# Document segment

-.-.-

JVM and Memory Configuration

Elasticsearch is a Java application, so JVM tuning is critical for performance. The heap size is the most important setting.

Heap size rules:

Set -Xms and -Xmx to the same value (prevents heap resizing)
Never exceed 50% of physical RAM (leave space for OS file cache)
Never exceed ~31 GB (compressed object pointers threshold)
For a 64 GB server, set heap to 31 GB
For a 16 GB server, set heap to 8 GB

# config/jvm.options - JVM heap settings

# Set heap size (example: 8 GB for a 16 GB server)
-Xms8g
-Xmx8g

# Production recommended settings
-XX:+UseG1GC
-XX:G1ReservePercent=25
-XX:InitiatingHeapOccupancyPercent=30

# Heap dump on out-of-memory
-XX:+HeapDumpOnOutOfMemoryError
-XX:HeapDumpPath=/var/lib/elasticsearch

# GC logging (helpful for troubleshooting)
-Xlog:gc*,gc+age=trace,safepoint:file=/var/log/elasticsearch/gc.log:utctime,pid,tags:filecount=32,filesize=64m

# Environment variable approach (overrides jvm.options)
export ES_JAVA_OPTS="-Xms8g -Xmx8g"
./bin/elasticsearch

# Docker environment variable
docker run -d \
  -e "ES_JAVA_OPTS=-Xms4g -Xmx4g" \
  docker.elastic.co/elasticsearch/elasticsearch:8.13.0

Step 6

First Steps: Creating an Index and Adding Documents

Elasticsearch stores data in indices (similar to databases) containing documents (similar to rows). Documents are JSON objects. Let's create an index and add documents.

-.-.-

# Entries provided

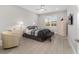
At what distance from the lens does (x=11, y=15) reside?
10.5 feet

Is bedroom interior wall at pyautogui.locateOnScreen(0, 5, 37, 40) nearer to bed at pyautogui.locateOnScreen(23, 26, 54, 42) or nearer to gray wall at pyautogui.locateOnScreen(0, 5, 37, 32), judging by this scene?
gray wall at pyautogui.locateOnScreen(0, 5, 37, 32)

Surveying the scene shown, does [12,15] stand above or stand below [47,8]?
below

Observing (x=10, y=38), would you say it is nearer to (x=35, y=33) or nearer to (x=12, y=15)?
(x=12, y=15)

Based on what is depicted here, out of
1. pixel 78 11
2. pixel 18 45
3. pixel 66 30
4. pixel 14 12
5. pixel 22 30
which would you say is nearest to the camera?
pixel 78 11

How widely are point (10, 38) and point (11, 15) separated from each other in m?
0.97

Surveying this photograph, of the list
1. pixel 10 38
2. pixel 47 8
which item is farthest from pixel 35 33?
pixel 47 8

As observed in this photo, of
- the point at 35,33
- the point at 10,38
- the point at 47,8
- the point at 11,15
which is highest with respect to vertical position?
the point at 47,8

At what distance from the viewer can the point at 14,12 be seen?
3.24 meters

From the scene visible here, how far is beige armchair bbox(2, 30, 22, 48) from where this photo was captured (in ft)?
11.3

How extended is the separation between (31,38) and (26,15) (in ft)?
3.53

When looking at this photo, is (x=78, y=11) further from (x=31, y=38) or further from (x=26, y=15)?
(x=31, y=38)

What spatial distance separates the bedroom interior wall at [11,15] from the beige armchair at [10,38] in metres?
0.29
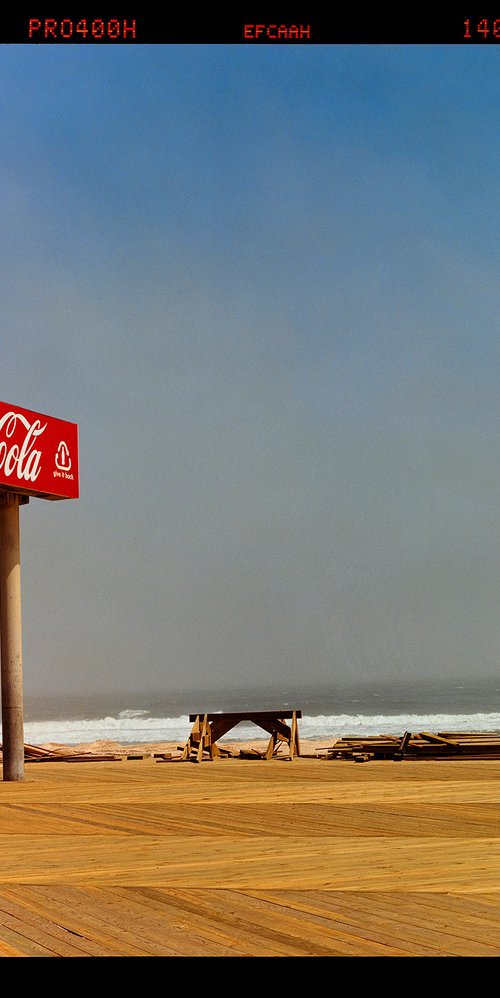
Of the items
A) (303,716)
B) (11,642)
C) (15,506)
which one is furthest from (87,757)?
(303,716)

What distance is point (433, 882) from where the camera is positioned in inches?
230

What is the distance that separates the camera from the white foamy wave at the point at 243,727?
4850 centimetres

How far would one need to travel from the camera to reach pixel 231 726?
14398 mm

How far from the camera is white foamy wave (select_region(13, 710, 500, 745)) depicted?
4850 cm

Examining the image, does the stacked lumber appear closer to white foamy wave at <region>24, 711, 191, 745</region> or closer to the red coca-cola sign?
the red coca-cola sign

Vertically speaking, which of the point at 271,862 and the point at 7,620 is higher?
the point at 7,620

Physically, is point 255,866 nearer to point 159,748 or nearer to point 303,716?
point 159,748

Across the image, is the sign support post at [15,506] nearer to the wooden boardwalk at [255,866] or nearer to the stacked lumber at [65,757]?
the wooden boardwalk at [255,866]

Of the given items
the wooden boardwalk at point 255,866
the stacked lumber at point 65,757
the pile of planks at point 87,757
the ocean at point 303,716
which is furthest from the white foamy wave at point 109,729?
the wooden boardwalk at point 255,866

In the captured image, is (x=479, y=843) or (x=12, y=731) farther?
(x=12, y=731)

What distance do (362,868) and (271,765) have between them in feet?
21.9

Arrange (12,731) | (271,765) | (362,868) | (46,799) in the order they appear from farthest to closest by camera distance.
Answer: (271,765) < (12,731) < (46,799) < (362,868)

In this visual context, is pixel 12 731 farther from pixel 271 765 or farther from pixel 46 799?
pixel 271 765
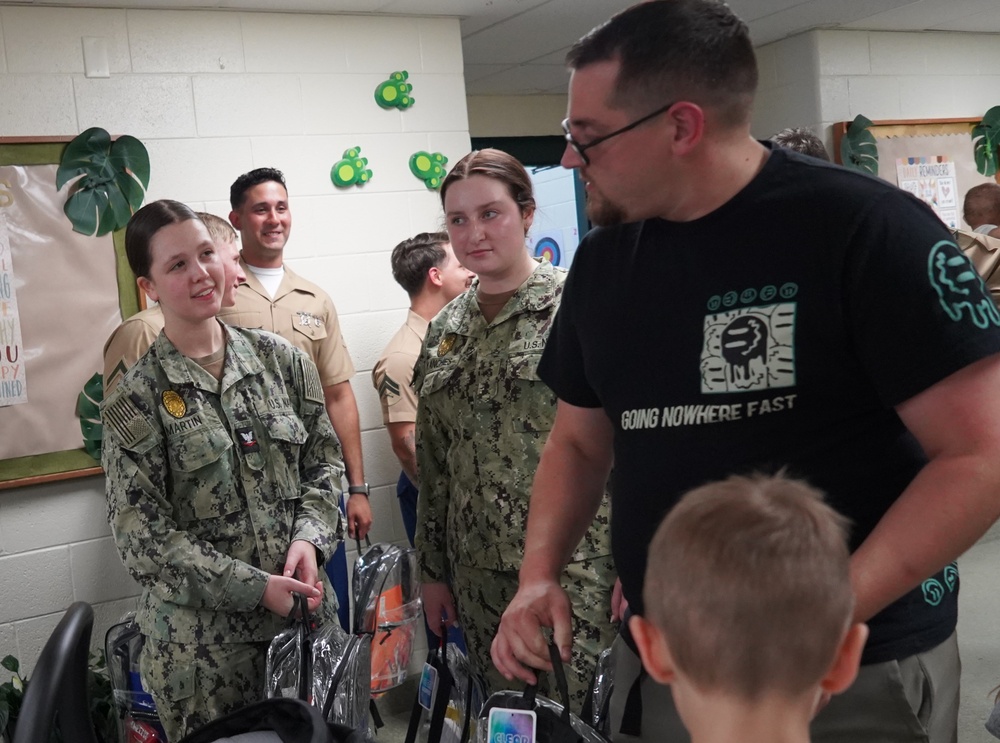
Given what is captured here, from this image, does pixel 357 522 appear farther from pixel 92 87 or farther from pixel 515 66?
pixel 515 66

-.-.-

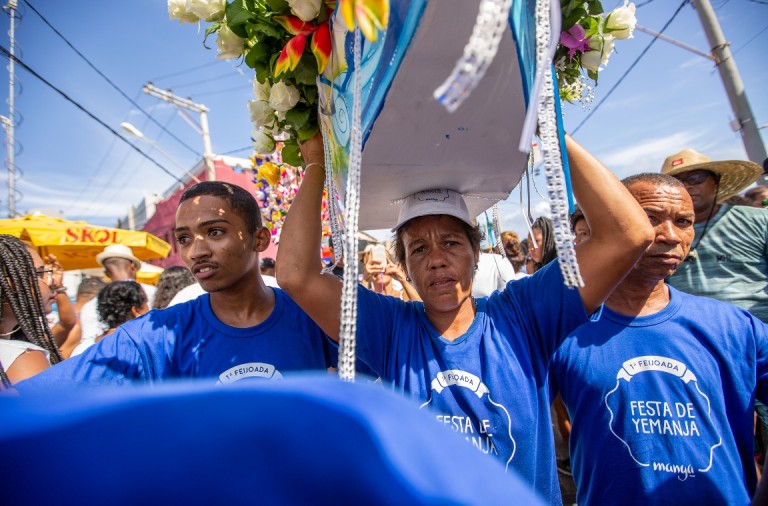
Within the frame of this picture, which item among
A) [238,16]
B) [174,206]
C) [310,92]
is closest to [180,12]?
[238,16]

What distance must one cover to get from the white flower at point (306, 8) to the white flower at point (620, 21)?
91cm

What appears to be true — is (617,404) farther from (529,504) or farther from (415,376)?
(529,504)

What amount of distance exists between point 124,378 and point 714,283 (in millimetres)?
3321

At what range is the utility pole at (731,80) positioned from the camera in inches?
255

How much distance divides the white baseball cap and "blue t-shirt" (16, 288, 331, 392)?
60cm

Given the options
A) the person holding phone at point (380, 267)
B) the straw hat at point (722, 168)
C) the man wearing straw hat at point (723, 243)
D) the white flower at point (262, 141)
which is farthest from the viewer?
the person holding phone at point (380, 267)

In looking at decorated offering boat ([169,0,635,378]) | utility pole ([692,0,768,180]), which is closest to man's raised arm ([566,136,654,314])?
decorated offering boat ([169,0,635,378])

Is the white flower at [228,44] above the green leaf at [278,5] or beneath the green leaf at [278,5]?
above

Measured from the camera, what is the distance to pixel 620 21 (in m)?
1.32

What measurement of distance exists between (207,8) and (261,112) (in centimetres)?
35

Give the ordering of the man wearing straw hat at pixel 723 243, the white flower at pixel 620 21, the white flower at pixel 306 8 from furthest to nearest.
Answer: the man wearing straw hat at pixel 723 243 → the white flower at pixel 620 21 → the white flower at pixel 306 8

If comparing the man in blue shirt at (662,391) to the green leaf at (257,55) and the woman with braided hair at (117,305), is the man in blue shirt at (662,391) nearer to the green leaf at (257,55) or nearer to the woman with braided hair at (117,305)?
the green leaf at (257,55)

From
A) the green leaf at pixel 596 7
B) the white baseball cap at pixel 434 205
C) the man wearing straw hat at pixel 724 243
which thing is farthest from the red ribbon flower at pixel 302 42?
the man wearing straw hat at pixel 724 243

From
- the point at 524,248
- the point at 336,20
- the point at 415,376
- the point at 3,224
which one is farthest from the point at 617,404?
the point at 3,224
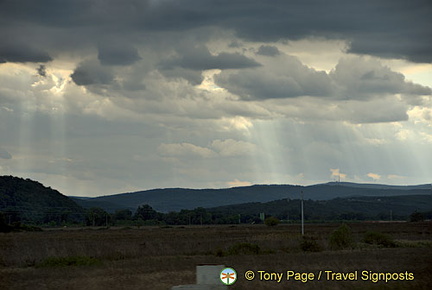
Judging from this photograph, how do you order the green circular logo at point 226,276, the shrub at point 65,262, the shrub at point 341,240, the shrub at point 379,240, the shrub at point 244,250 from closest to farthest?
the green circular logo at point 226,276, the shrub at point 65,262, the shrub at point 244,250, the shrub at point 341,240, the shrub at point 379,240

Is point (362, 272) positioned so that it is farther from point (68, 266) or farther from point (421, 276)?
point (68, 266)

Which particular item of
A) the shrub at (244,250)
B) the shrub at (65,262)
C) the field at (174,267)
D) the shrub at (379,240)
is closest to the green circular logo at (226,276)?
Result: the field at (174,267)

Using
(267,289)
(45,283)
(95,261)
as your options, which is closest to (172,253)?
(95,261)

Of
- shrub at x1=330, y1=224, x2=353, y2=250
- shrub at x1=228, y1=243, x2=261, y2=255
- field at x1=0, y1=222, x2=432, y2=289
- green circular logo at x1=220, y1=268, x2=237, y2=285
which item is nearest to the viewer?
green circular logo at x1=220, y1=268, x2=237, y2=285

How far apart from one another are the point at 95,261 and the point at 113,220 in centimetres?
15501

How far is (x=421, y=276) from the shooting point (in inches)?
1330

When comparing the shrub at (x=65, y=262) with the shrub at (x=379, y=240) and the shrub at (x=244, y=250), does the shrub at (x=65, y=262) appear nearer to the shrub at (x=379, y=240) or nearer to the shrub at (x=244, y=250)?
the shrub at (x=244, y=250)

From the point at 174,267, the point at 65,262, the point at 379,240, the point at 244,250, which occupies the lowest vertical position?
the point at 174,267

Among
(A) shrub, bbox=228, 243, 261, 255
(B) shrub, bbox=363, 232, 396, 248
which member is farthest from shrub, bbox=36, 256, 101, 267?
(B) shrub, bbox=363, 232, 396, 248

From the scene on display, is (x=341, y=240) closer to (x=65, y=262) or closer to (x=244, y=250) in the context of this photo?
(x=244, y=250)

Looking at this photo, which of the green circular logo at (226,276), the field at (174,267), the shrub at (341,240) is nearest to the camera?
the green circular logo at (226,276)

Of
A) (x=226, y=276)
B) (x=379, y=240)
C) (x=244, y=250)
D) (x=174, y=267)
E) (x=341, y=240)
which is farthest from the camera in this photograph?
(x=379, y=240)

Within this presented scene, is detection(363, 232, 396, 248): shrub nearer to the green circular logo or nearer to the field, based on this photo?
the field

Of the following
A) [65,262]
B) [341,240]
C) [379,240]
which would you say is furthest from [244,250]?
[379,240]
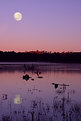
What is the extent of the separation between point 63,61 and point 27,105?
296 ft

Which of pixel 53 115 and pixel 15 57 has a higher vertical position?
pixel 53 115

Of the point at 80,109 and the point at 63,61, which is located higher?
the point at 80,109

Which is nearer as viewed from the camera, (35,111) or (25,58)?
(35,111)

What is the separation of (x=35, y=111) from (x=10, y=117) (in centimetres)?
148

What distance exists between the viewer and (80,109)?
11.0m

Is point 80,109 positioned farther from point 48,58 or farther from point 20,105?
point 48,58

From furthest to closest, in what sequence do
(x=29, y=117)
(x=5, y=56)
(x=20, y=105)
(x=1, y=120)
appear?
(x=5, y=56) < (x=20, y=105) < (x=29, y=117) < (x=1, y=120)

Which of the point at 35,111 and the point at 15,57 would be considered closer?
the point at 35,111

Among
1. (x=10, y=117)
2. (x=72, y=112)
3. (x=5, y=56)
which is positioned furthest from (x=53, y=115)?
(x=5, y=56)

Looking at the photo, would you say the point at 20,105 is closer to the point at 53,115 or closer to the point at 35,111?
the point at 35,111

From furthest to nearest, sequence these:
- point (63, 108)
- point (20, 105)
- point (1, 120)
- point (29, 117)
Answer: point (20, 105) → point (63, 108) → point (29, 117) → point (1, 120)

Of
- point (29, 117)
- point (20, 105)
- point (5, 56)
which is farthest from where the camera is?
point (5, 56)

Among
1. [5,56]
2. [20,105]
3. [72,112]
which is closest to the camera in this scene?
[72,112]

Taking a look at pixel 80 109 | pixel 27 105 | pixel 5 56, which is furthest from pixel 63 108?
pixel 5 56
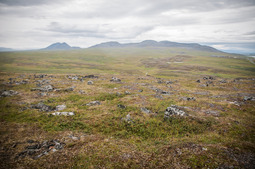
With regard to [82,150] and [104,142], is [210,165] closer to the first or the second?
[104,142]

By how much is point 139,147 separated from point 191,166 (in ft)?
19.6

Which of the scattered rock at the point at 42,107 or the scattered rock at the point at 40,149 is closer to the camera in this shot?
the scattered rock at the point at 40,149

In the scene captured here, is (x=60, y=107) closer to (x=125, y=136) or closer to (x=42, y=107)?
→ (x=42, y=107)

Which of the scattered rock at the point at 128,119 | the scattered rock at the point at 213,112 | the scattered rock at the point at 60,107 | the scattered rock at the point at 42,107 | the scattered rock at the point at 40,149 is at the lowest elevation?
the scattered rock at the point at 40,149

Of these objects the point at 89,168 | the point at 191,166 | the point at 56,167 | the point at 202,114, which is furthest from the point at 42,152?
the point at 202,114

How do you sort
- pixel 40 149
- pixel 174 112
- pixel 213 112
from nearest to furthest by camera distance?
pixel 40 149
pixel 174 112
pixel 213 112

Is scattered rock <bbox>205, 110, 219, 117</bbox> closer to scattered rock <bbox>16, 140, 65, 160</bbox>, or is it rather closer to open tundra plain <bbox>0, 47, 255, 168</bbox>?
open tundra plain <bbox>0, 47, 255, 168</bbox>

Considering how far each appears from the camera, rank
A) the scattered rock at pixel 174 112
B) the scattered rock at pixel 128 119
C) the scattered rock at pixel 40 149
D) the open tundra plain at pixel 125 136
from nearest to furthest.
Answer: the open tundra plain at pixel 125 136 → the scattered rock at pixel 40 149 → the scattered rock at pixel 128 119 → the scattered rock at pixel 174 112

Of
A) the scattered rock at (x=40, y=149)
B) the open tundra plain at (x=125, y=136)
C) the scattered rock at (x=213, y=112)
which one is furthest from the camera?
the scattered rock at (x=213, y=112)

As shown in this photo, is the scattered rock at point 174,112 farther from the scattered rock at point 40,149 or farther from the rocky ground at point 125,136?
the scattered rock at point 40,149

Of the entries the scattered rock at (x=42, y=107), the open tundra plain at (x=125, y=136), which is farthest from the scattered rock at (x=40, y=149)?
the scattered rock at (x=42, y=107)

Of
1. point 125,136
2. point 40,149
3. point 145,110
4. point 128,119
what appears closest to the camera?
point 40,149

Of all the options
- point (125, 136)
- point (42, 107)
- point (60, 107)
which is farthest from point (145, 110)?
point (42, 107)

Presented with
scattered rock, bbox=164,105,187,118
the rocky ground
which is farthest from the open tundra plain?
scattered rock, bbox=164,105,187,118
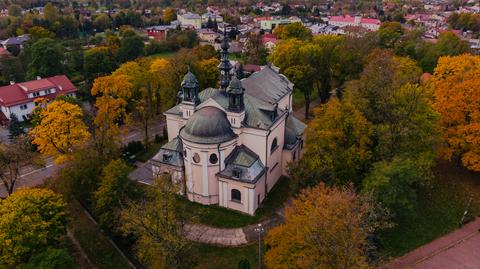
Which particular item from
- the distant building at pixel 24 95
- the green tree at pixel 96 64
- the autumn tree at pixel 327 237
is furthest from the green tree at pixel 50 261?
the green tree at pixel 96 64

-.-.-

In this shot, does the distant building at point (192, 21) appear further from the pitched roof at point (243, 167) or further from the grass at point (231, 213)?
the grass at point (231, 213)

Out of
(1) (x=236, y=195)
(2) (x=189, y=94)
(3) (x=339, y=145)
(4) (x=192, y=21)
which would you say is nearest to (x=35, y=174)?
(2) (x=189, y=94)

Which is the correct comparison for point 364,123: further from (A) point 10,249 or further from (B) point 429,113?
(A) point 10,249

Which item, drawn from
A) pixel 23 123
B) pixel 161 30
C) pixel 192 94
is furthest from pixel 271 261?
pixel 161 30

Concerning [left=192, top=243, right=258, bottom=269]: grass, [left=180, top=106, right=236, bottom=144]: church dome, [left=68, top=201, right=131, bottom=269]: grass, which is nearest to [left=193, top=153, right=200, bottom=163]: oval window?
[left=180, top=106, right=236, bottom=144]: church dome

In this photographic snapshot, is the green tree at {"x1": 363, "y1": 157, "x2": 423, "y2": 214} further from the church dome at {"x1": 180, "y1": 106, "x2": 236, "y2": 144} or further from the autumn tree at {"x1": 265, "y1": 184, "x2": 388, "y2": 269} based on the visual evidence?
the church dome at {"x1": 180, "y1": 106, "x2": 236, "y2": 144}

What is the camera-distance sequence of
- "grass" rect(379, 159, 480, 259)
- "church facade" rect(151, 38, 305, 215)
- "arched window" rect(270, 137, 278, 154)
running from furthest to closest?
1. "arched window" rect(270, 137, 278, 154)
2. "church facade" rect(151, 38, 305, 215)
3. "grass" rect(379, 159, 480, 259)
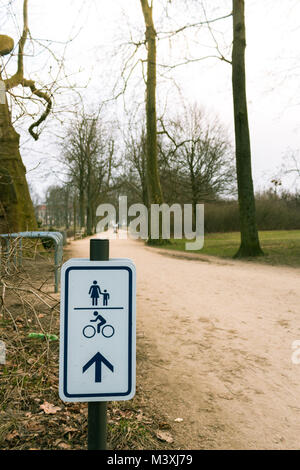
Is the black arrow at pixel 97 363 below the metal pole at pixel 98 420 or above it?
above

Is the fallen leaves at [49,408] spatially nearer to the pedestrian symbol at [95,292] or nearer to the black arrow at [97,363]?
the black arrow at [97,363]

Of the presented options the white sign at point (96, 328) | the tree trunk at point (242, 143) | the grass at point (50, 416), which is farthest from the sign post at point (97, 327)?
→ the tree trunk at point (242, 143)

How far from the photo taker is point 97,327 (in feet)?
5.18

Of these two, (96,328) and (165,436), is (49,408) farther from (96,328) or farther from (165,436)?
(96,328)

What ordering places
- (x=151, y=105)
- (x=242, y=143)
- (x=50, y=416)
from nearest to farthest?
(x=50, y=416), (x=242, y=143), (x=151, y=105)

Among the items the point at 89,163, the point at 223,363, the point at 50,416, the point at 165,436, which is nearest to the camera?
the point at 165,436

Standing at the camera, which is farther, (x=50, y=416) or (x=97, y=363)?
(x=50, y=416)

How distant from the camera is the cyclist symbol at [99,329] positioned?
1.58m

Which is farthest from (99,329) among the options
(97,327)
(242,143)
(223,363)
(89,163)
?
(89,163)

-.-.-

# Stated task
In the JVM and memory configuration text, what heap size does it recommend for a 64 GB server?

# Answer to the exercise
31 GB